***** MATERIAL PROVIDED *****

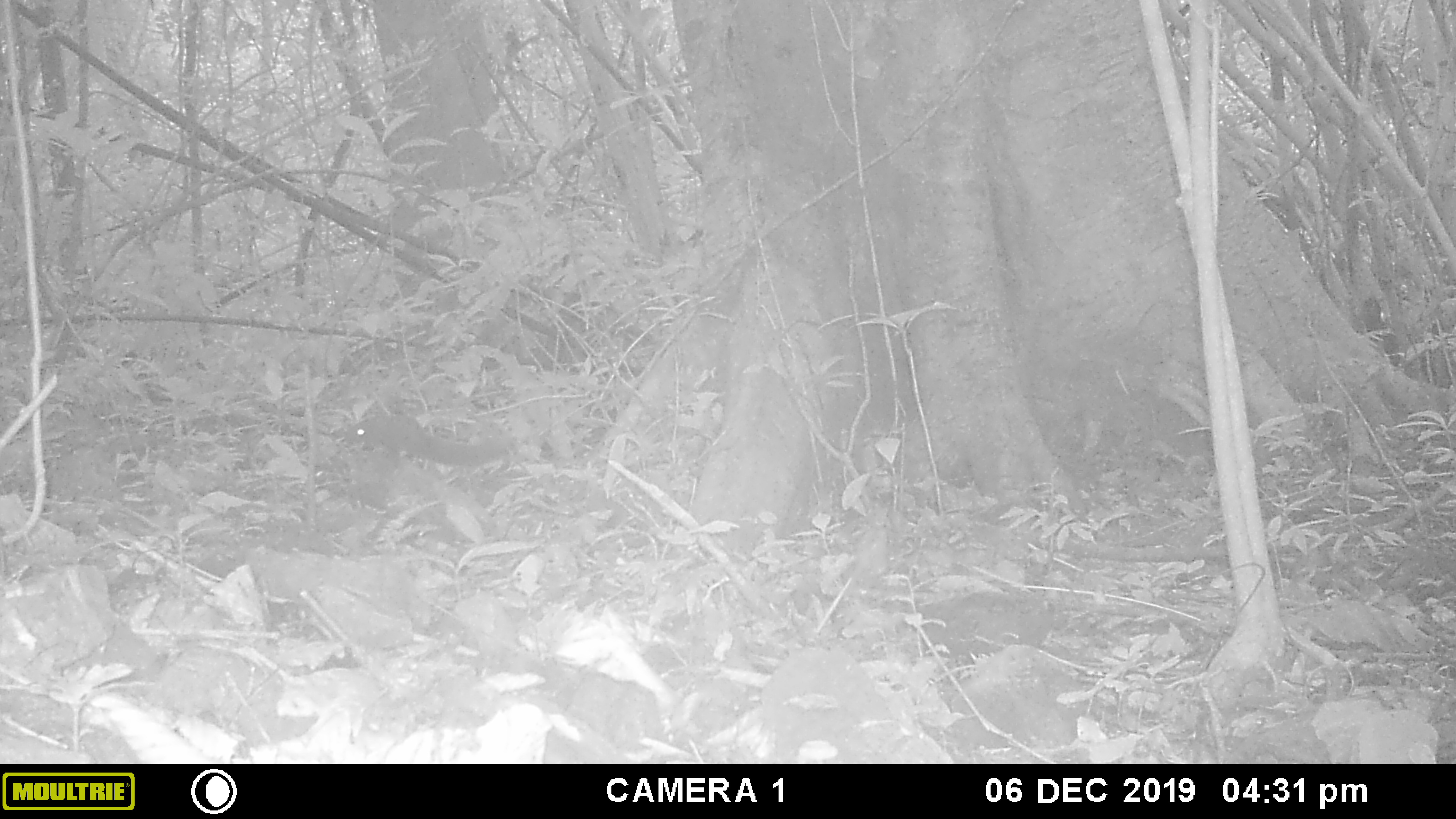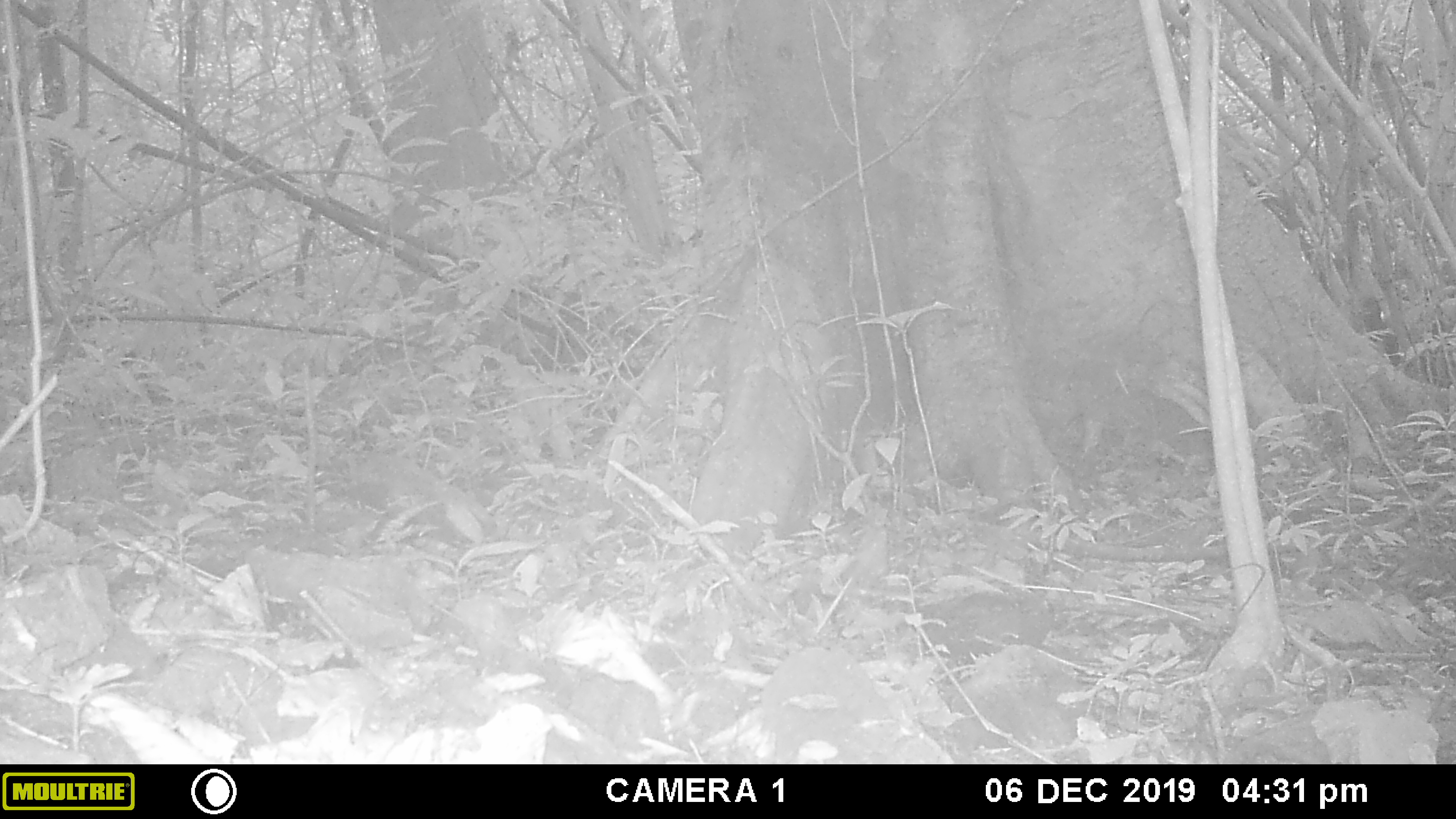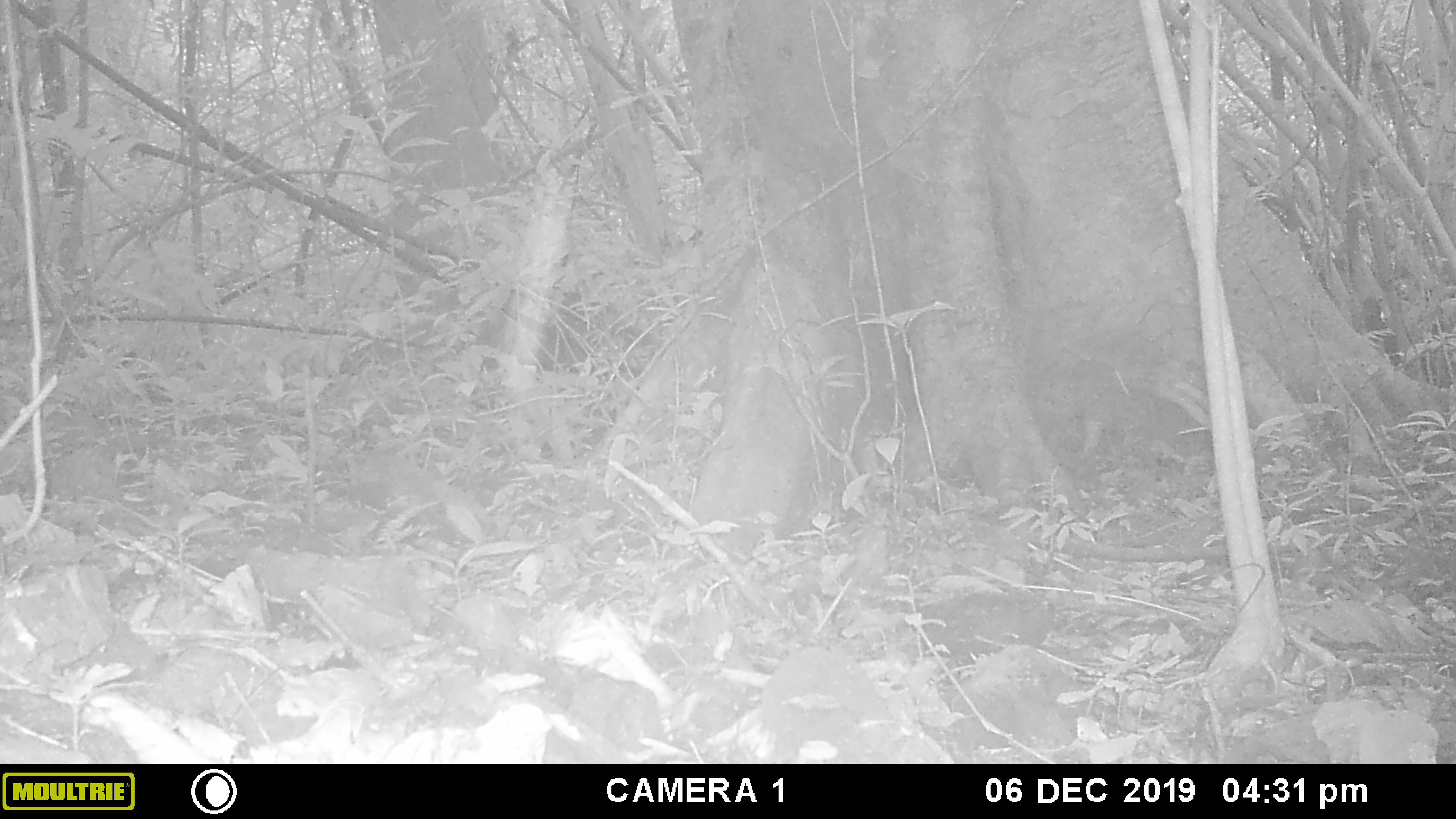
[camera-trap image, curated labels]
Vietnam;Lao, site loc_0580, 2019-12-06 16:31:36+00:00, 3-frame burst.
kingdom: Animalia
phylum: Chordata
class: Mammalia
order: Rodentia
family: Sciuridae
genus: Sciurus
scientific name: Sciurus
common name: squirrel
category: unidentified squirrel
Unidentified squirrel (squirrel) (Sciurus). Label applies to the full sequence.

*****

WHAT THE TASK REQUIRES >>
The answer should match the data above word for word, with no pictures in it.

RESPONSE TO THIS EXERCISE >>
[camera-trap image, curated labels]
Vietnam;Lao, site loc_0580, 2019-12-06 16:31:36+00:00, 3-frame burst.
kingdom: Animalia
phylum: Chordata
class: Mammalia
order: Rodentia
family: Sciuridae
genus: Sciurus
scientific name: Sciurus
common name: squirrel
category: unidentified squirrel
Unidentified squirrel (squirrel) (Sciurus). Label applies to the full sequence.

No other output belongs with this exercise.